I grew up in a Presbyterian church (USA) and my core group of friends were Southern Baptist, Nazarene, and Penecostal. Needless to say, I felt a little confused about some of things that would come up in even the most mundane of religious conversation. While we never directly asked each other about the sinner’s prayer, or being born again, or adult vs infant baptism — it was always at the background of certain conversations. …and I had no idea what to do with all of that.
I knew that they all considered themselves to be ‘saved’. I knew that the Presbyterian tradition didn’t use that term unless you were talking about the Jesus of 2000 years ago saving mankind. I never asked the question of what they really meant by it all — probably because I was afraid of their reaction to learn that I wasn’t ‘saved’ by their definition and because I thought it might be something that Presbyterians just hadn’t figured out yet and I didn’t have a clue how I was going explain that to my pastor as a 13-year-old.
Now, as I help lead the youth as an adult at my own church, I can’t help but wonder if I’m allowing these kids to think the same things about the Presbyterian traditions. There are things I want for them … things that I think would have been beneficial for me as a youth —
~~I want to encourage their questions, even the hard ones.
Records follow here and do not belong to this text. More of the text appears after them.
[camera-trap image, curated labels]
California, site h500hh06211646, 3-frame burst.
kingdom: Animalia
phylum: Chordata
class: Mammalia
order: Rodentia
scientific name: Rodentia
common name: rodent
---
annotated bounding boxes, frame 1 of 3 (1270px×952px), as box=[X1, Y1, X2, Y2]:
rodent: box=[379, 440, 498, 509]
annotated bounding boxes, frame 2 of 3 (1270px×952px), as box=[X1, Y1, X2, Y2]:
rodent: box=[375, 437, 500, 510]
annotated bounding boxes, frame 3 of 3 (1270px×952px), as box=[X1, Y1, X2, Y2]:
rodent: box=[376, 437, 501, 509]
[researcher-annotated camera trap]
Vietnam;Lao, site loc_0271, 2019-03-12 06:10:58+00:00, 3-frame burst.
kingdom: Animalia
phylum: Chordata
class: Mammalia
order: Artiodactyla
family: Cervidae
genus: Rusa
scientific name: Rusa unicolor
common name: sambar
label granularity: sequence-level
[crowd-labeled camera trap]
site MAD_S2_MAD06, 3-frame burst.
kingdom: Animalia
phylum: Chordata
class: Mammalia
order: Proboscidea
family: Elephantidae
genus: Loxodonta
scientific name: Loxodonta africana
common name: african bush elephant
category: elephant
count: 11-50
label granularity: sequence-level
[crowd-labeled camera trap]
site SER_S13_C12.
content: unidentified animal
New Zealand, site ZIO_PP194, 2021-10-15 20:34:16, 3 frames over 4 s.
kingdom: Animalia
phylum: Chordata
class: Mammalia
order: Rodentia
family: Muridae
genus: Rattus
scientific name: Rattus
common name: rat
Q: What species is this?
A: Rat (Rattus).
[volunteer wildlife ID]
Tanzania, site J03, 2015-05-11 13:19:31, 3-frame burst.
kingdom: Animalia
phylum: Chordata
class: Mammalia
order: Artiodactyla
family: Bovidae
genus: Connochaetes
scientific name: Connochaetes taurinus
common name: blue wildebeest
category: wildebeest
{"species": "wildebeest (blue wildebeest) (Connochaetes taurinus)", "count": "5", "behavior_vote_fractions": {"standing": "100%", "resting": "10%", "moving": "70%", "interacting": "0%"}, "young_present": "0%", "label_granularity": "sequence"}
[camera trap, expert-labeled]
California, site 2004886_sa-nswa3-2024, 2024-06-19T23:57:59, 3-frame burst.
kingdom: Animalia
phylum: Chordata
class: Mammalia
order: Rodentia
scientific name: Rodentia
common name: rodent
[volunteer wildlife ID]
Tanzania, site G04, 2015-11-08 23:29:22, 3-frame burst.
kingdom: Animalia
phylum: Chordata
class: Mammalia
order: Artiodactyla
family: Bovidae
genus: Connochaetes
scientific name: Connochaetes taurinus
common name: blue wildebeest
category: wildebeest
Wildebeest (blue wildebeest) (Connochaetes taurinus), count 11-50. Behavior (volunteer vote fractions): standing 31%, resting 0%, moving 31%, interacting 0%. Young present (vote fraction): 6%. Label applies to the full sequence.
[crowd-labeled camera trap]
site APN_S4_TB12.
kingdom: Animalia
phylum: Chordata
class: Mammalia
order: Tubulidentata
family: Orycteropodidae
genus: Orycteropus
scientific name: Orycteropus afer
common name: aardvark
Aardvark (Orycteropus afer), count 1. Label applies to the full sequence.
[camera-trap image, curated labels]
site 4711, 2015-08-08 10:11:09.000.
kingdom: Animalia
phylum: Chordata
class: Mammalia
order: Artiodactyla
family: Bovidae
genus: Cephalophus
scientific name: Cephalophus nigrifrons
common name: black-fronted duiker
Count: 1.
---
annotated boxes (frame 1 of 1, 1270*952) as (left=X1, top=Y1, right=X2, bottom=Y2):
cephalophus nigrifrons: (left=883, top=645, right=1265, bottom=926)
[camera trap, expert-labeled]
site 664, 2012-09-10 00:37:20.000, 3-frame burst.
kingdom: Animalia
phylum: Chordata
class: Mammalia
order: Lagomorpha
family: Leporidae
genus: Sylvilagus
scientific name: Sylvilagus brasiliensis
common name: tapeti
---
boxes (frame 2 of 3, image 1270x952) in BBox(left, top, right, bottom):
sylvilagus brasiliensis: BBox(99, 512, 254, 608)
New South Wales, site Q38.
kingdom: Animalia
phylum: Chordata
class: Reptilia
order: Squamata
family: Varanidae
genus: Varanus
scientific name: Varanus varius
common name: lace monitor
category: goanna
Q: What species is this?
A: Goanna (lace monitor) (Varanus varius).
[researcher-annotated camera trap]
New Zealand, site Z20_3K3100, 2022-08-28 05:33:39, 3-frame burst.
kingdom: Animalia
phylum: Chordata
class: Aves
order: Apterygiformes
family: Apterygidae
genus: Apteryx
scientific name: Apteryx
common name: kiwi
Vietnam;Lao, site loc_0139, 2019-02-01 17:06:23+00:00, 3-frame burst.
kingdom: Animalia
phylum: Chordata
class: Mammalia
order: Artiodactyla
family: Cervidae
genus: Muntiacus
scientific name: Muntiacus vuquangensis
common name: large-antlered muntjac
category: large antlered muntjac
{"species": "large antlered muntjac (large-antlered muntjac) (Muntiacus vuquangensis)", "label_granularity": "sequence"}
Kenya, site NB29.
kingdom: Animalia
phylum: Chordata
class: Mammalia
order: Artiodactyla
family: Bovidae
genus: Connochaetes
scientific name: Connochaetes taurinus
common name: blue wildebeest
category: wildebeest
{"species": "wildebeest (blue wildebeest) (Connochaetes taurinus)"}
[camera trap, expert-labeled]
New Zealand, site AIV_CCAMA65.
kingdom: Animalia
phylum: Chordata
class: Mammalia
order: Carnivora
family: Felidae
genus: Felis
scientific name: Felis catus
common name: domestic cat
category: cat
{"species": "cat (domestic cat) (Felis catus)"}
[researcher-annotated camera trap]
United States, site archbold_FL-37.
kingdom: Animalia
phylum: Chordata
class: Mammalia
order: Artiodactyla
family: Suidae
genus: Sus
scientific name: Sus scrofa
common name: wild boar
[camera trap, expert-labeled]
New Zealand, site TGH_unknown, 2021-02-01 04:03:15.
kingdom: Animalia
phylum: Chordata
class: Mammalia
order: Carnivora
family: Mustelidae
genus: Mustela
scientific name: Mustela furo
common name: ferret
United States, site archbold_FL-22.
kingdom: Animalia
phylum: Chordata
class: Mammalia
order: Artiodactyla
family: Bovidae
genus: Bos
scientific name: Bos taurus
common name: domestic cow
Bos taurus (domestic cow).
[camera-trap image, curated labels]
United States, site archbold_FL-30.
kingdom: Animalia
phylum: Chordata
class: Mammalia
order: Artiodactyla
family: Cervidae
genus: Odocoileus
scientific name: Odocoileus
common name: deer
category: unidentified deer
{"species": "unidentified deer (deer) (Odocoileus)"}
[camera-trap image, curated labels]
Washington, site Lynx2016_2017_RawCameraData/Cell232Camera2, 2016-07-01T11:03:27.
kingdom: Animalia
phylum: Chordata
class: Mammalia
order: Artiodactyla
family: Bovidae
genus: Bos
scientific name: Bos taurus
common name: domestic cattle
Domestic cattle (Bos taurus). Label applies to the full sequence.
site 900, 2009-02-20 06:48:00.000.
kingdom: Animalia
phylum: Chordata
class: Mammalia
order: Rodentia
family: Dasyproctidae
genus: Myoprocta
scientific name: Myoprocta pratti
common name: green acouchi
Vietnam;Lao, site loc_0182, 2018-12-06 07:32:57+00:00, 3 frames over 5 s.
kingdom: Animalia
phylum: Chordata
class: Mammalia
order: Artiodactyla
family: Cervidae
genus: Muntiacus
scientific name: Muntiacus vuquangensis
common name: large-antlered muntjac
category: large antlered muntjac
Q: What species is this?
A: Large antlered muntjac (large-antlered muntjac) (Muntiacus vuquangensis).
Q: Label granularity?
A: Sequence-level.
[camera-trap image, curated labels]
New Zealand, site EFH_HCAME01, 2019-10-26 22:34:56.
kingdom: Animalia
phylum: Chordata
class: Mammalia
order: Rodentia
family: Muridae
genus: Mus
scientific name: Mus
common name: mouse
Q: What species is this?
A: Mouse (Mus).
~~I want them to have an appreciation and understanding of their own traditions while also understanding and appreciating all of the other denominational traditions that exist.
~~I want them to understand that there are traditions in Islam, Judaism, and other religions that have beauty and meaning.
~~I want them to ask questions, and feel confident in answering them.
~~I want them to realize that this world is not an US vs. THEM — this world needs to be a ‘we’
~~I want them to be curious and critical thinkers about what it is they believe, why they believe it, and what that means for their lives.
It’s one of those things that adults wish upon kids — I want them to be better off than I was at ______. I prayerfully hope that I can encourage the questions and confidence in the hearts of these young people. It’s their world, after all.
What can you do today to help another grow in their faith?